In this March 9, 2016 file photo, A U.S. airman guides a U.S. Air Force MQ-9 Reaper drone as it taxis to the runway at Kandahar Airfield, Afghanistan

It, however, has a weakness compared to its American counterparts, says Chinese associate professor with the school of aeronautic science and engineering.

China has started commercial production of its CH—5 Rainbow drone, touted to be a rival to the US unmanned aerial vehicle MQ—9 Reaper, which could attack targets on the ground.

Wang Song, an associate professor with the school of aeronautic science and engineering at China’s Beihang University, said the first flight of a mass-produced CH—5 Rainbow, a heavy military drone on Friday last week meant China’s readiness to export it.

He said the drone equals that of the US General Atomics MQ—9 Reaper, but at around half the cost.

However, Mr. Wang said the Chinese drone had a weakness compared to its American counterparts.

The Reaper can climb to a height of between 12,000 and 15,000 metres. This allows the US drone to stay above the reach of most ground fire.

The CH—5, on the other hand, cannot operate at more than 9,000 metres, which makes it vulnerable to some anti-aircraft weaponry, Mr. Wang was quoted as saying by the Hong Kong-based South China Morning Post on Tuesday.

The limited ceiling of the Rainbow is a by-product of its relatively weak engine, according to Mr. Wang, who noted that China still lagged behind the West in aircraft engine technology.

“This is in fact the weakness of all China-made aeroplanes,” he said.

United States Reaper, or Predator B, was the world’s first unmanned aerial vehicle that could attack targets on the ground. At $16.9 million, which makes it the world’s most expensive drone.

“The CH—5 may come in at less than half of the price,” Mr. Wang said.

State-run CGTN TV also showed a video of the CH—5 destroying targets.

On July 14, China’s state-run Xinhua news agency reported that mass-production model of China’s unmanned aerial vehicle CH—5, or “Rainbow 5”, completed its trial flight in north China’s Hebei Province.

It can conduct reconnaissance, surveillance, patrol, target positioning and strike missions, Shi Wen, chief engineer of the Rainbow drone project at the China Academy of Aerospace Aerodynamics told the news agency.

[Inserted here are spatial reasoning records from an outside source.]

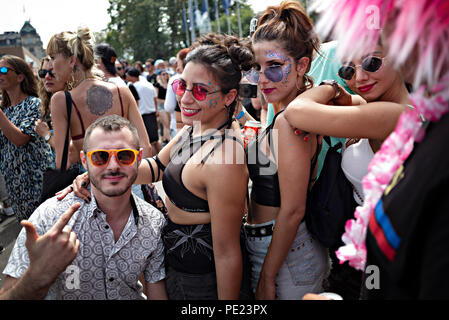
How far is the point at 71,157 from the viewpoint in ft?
9.59

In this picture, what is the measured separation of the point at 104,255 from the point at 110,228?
0.14m

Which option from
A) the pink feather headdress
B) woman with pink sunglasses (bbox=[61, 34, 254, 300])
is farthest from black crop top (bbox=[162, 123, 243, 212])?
the pink feather headdress

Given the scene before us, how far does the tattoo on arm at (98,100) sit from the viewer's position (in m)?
3.00

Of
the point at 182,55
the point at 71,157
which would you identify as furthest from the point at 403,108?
the point at 182,55

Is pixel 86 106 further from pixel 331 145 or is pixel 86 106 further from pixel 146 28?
pixel 146 28

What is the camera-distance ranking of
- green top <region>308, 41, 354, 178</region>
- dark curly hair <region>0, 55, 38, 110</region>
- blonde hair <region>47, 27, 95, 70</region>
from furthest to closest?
dark curly hair <region>0, 55, 38, 110</region>
blonde hair <region>47, 27, 95, 70</region>
green top <region>308, 41, 354, 178</region>

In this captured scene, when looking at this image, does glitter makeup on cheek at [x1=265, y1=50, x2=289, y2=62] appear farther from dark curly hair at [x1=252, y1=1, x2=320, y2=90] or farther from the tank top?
the tank top

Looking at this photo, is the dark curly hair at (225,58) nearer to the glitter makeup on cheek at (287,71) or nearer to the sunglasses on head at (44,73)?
the glitter makeup on cheek at (287,71)

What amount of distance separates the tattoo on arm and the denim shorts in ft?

“We’ve made several modifications after its debut, and its comprehensive functions are among the world’s best,” Shi Wen claimed.

The CH—5 has a wingspan of 21 meters and is capable of carrying up to 1,000 kg of equipment. It can stay in the air for 60 hours with a range of more than 10,000 km, Mr. Shi said.

The CH—5 can also be used for civilian purposes such as resource surveying, marine environmental protection, disaster survey, marine law enforcement and emergency responses, Shi said.

“We will conduct more trial flights and might add fine changes to meet needs of various customers. We believe it will be a success in domestic and international markets,” he added.